**TASK DETAILS**: Reproduce verbatim the lines of material from the one containing "What is closest to point (465, 326) out of" through the end of the material, including both the first and last lines.
++++++
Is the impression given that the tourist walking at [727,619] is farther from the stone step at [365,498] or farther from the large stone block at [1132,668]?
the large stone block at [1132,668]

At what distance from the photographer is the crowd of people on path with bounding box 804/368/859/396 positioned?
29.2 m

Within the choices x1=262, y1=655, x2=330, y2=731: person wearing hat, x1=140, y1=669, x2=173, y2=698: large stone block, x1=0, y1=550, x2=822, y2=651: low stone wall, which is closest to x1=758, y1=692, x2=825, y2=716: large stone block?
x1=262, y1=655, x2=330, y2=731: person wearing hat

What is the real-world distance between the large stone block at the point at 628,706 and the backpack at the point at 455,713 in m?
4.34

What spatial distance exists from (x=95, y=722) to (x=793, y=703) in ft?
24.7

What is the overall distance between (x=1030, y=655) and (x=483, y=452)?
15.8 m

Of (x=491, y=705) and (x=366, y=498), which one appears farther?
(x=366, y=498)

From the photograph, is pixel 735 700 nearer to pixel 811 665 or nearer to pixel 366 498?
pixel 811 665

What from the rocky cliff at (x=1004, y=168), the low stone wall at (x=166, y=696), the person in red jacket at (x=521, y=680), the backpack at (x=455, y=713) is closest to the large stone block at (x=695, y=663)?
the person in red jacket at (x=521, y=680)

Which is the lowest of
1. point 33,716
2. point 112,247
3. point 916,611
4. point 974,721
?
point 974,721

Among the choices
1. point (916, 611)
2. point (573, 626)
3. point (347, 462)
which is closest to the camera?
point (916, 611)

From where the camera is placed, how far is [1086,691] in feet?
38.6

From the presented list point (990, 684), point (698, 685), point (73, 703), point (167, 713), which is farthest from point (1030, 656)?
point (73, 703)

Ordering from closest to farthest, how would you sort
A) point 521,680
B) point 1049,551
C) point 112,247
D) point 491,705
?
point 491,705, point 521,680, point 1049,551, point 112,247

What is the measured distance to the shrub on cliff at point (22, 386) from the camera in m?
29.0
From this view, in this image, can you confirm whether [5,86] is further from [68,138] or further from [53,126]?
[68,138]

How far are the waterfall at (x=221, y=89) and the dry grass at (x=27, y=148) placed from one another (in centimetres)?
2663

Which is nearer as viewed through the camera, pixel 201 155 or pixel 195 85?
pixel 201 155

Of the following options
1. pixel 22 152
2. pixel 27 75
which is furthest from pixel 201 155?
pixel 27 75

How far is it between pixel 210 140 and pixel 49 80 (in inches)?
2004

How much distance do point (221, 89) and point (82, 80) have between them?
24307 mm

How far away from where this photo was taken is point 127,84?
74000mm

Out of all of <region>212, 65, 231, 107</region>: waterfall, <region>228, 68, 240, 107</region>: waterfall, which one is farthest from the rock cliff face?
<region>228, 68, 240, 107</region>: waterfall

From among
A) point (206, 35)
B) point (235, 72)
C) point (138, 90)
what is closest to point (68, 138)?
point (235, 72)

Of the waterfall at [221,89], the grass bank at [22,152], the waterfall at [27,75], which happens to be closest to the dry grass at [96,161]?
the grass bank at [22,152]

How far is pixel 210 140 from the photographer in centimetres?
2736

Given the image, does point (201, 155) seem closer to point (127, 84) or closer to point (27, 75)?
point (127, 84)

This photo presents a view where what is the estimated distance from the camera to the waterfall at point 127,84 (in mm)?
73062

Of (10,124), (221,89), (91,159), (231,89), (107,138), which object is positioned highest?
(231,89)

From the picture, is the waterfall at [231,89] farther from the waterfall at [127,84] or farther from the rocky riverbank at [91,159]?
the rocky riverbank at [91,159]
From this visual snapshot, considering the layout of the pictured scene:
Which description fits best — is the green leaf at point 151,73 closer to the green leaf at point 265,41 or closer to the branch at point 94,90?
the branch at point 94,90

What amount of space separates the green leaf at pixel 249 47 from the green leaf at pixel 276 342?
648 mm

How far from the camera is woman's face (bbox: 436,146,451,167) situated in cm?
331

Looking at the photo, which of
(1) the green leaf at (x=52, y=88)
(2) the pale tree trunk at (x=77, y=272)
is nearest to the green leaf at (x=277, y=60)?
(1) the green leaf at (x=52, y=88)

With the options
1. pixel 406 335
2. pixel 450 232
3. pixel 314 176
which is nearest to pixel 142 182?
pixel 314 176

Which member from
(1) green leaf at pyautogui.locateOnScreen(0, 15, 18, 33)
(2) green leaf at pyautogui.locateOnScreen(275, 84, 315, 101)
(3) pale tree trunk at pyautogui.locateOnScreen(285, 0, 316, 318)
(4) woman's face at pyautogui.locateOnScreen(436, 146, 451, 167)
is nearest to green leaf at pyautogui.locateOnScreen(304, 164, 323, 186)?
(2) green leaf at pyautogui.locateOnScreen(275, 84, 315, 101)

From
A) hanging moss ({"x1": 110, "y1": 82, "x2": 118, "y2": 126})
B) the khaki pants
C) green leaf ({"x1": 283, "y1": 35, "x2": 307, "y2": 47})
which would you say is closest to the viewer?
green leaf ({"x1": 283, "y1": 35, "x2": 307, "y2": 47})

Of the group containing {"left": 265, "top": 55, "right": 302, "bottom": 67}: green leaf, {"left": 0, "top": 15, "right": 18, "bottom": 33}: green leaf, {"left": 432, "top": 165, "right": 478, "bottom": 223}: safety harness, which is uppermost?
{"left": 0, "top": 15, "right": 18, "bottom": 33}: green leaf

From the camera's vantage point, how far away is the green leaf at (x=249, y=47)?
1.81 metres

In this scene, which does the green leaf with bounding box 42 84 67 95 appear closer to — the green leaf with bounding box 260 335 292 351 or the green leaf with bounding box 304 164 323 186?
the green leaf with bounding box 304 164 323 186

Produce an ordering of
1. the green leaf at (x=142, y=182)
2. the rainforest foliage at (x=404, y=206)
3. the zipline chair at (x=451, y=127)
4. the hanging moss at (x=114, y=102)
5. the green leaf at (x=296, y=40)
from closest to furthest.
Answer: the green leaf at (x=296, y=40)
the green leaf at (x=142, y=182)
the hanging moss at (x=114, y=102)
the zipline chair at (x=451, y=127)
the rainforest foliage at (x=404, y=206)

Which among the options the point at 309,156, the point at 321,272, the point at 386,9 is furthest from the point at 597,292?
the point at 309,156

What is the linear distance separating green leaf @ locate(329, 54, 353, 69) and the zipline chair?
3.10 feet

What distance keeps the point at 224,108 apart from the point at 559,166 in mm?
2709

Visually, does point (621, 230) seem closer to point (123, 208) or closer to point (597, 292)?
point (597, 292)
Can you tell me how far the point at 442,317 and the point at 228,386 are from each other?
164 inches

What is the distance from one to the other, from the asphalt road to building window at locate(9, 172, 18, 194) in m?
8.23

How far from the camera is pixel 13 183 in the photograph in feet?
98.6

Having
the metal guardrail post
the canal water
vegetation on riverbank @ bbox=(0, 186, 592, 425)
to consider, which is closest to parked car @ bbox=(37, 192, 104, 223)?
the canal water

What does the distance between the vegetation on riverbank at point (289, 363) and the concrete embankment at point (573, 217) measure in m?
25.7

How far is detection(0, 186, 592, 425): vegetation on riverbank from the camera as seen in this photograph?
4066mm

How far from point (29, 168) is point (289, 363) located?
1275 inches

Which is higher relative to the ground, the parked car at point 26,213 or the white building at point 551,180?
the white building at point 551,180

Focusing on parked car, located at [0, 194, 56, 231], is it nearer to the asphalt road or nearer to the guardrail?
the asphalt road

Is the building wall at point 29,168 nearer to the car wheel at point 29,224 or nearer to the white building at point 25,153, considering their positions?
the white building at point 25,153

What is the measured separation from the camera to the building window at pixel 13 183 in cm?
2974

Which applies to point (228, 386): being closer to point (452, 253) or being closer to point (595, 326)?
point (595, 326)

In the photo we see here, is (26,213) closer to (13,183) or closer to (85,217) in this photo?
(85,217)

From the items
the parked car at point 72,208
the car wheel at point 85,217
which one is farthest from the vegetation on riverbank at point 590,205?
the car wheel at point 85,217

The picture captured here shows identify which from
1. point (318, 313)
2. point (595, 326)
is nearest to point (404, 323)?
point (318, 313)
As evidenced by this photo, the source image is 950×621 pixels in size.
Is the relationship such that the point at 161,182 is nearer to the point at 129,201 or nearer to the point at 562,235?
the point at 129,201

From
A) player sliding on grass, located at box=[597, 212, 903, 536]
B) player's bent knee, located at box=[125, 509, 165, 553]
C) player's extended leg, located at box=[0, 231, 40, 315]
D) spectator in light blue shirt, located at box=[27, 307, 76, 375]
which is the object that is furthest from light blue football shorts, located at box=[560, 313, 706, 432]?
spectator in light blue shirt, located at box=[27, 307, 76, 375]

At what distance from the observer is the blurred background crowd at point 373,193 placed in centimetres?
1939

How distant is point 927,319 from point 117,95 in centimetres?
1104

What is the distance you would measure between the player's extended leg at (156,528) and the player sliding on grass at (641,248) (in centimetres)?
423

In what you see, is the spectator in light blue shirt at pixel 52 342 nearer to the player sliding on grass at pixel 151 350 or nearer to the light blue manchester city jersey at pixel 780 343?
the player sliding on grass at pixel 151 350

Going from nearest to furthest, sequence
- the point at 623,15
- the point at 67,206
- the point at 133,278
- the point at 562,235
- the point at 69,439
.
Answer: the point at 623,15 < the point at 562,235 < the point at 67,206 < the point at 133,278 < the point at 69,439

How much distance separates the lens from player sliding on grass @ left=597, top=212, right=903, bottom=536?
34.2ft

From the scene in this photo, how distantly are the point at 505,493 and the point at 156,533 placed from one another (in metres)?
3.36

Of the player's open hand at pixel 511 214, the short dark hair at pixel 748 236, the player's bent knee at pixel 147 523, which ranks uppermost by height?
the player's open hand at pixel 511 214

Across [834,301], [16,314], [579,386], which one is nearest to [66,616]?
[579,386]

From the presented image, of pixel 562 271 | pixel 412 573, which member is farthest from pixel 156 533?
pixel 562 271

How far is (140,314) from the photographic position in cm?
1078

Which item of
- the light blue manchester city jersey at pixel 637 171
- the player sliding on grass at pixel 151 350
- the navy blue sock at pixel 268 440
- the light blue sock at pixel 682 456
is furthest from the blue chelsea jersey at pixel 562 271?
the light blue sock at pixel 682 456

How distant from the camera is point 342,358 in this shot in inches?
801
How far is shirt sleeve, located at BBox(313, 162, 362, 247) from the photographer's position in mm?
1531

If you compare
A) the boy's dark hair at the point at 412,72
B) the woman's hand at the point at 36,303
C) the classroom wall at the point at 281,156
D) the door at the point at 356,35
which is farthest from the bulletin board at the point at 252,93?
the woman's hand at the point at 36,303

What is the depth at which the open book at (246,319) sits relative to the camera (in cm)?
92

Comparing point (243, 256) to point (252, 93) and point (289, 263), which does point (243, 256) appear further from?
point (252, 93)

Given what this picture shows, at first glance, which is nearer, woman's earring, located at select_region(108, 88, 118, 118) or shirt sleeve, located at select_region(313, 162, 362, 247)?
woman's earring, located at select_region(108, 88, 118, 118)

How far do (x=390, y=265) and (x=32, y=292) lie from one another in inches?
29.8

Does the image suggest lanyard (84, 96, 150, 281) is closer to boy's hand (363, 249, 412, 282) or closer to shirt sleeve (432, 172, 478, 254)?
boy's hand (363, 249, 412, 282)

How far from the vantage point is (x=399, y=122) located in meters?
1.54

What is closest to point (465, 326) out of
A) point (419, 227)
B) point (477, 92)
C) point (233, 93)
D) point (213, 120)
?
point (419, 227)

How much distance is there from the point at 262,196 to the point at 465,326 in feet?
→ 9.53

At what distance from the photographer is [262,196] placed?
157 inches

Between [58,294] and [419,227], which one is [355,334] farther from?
++++++
**REPLY**:
What is closest to point (465, 326) out of
A) point (419, 227)
B) point (477, 92)
C) point (233, 93)
D) point (213, 120)
?
point (419, 227)

How much distance is there from the point at 262,196 to the point at 465,326 in feet?
→ 9.53

At what distance from the photographer is [262,196] placed?
157 inches

Between [58,294] and [419,227], which one is [355,334] farther from?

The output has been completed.